▶ **Extrait du document**
De retour en Afrique, Augustin s'intéressait beaucoup à l'unité du peuple chrétien, ce qui l'obligeait à une « certaine retenue dans ses relations avec les riches.» (Peter Brown), certainement plus grande que celle de Paulin de Nole, Jérôme ou Ambroise. Avec Augustin on a vu se développer une lecture morale (déjà présente chez les premiers Pères), des paraboles et des considérations de Jésus sur l’ "économie" : les richesses dont il faut se séparer sont devenues les passions mauvaises. La richesse en soi est bonne, mais elle est sujette, comme toutes les biens, à la corruption. Augustin s'intéressait avant tout à la concorde, à la philanthropie, à l'aumône, à l'ordre et à l'amor civicus romain. Il a donc repris presque intégralement l'éthique économique romaine classique, y compris l'idée que les riches étaient nécessaires à la gestion du pouvoir et à une bonne gouvernance. Pour compliquer le tout, il y a eu aussi le rôle de Pélage, un "hérétique" contre lequel Augustin a engagé une très dure bataille théologique. Bien que le thème de la grâce et du salut ait été au centre de cette grande controverse, Pélage et ses disciples ont développé, également en raison de l'influence des stoïciens, une vision radicalement négative de la richesse, qui s'est particulièrement répandue chez les élites romaines. La conséquence de cette théologie pélagienne du salut lié aux œuvres, faisait que les riches devaient renoncer à toutes leurs biens (comme Piniano et Melania) pour se sauver, et donc essayer de passer par le chas (trou) de l'aiguille : « Un riche qui reste en possession de ses richesses ne peut entrer dans le Royaume. » (De divitiis). L’œuvre qui nous sauve est la renonciation volontaire à la richesse. Et il ajoute ensuite, en s’opposant clairement à Augustin : « Et l’utilisation de sa richesse pour l'aumône ne peut lui procurer aucun mérite pour son salut. » Les Pélagiens ont également tenté une analyse de la morphologie et de l'origine de la richesse, arrivant à des conclusions très fortes : « La richesse peut difficilement être acquise sans une certaine injustice.» (De divitiis).

▶ **Consigne a**
Pour chacune des affirmations suivantes, dites si elle concorde avec l'extrait sur Augustin et la richesse : (i) Augustin a repris presque intégralement l'éthique économique romaine classique ; (ii) la vision pélagienne de la richesse s'est surtout répandue chez les paysans ; (iii) pour Augustin, la richesse en soi est mauvaise. Répondez par oui ou non et citez les mots décisifs de l'extrait.

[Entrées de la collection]
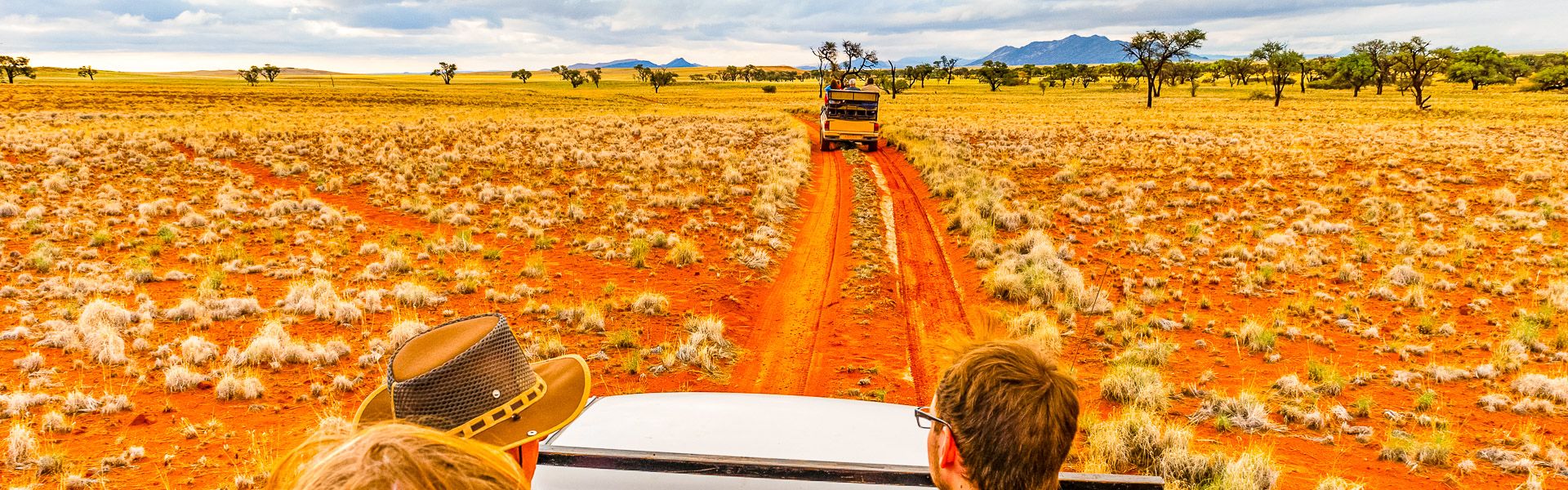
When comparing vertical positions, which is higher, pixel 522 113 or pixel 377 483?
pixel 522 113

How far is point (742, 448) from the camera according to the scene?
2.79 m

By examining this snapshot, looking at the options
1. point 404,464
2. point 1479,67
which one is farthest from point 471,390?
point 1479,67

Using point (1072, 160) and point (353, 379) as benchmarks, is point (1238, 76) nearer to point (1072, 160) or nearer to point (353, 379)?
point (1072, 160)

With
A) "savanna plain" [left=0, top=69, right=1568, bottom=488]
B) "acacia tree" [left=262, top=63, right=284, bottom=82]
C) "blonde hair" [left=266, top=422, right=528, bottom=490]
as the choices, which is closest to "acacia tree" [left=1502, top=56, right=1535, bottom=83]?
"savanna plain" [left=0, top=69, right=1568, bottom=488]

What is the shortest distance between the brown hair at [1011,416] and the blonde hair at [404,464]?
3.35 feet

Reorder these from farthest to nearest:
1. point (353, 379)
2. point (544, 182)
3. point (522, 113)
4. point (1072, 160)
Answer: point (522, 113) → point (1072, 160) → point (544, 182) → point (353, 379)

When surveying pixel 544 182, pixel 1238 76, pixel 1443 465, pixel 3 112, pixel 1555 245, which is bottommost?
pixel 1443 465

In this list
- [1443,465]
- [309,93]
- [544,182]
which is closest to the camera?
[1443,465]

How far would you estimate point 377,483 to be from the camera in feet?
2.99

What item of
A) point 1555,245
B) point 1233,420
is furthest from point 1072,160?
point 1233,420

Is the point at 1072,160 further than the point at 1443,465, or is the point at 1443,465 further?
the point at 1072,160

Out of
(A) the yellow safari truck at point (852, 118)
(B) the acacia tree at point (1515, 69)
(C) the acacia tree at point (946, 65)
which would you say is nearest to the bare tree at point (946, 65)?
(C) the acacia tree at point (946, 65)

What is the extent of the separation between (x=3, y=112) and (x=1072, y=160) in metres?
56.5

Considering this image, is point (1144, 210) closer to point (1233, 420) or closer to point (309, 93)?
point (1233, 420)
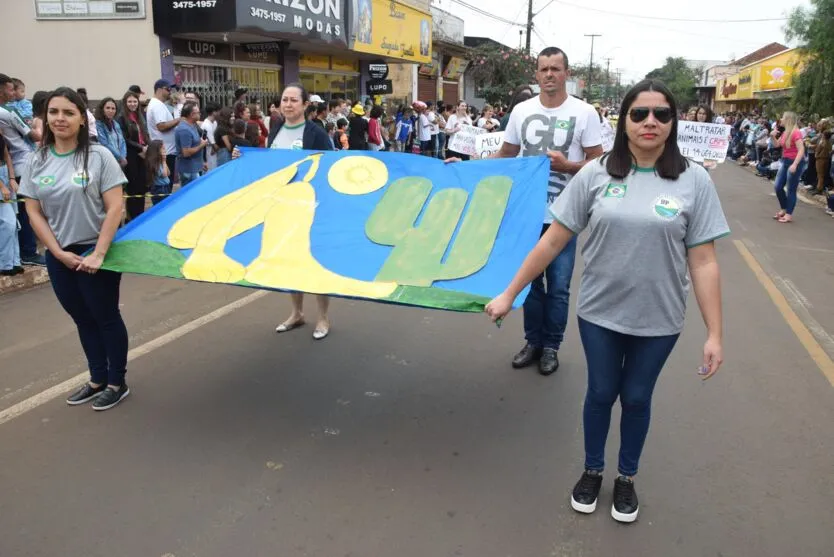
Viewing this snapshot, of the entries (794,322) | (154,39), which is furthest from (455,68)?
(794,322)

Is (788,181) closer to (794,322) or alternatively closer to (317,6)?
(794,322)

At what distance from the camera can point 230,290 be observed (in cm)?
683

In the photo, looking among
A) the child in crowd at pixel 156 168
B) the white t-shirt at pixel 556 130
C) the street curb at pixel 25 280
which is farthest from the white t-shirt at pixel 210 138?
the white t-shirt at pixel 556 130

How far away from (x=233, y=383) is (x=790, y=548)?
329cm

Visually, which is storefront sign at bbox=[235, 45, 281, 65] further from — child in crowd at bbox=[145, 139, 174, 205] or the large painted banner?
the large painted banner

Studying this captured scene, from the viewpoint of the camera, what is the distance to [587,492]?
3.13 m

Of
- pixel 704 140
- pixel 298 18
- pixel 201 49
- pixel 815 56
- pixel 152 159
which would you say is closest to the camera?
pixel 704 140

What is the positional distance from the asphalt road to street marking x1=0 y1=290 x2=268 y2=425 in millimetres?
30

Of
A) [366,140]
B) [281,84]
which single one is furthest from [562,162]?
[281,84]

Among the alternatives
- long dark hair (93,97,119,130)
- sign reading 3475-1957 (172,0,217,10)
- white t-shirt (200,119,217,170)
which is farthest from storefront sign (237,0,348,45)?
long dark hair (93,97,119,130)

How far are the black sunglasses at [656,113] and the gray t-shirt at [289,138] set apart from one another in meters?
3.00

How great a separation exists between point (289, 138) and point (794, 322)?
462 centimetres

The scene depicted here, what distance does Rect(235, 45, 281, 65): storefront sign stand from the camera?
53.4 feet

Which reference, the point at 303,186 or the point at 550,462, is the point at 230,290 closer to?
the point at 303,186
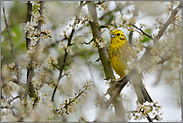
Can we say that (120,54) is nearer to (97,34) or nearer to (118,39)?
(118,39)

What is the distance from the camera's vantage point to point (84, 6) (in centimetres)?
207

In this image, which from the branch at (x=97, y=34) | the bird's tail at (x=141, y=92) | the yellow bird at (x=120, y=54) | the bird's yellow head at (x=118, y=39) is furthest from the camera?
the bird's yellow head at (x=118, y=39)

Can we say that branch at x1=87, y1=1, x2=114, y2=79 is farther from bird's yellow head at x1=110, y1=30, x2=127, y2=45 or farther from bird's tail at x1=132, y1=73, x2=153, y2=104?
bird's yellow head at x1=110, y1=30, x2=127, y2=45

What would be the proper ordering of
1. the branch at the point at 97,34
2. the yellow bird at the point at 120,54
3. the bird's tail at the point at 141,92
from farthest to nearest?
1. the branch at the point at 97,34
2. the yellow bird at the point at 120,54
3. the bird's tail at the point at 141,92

▶ **Consigne b**
Montrez chaque ligne des données qui contient la chaîne « between ».

▶ **Réponse attendue a**
(i) Oui : « Il a donc repris presque intégralement l'éthique économique romaine classique ».
(ii) Non : « qui s'est particulièrement répandue chez les élites romaines ».
(iii) Non : « La richesse en soi est bonne ».

▶ **Réponse attendue b**
What is the shortest distance between the brown hair at [1011,416] and the blonde hair at [404,464]?
What is the extent of the separation between (x=3, y=112) and (x=1072, y=160) in metres?
How great a separation exists between point (289, 138) and point (794, 322)?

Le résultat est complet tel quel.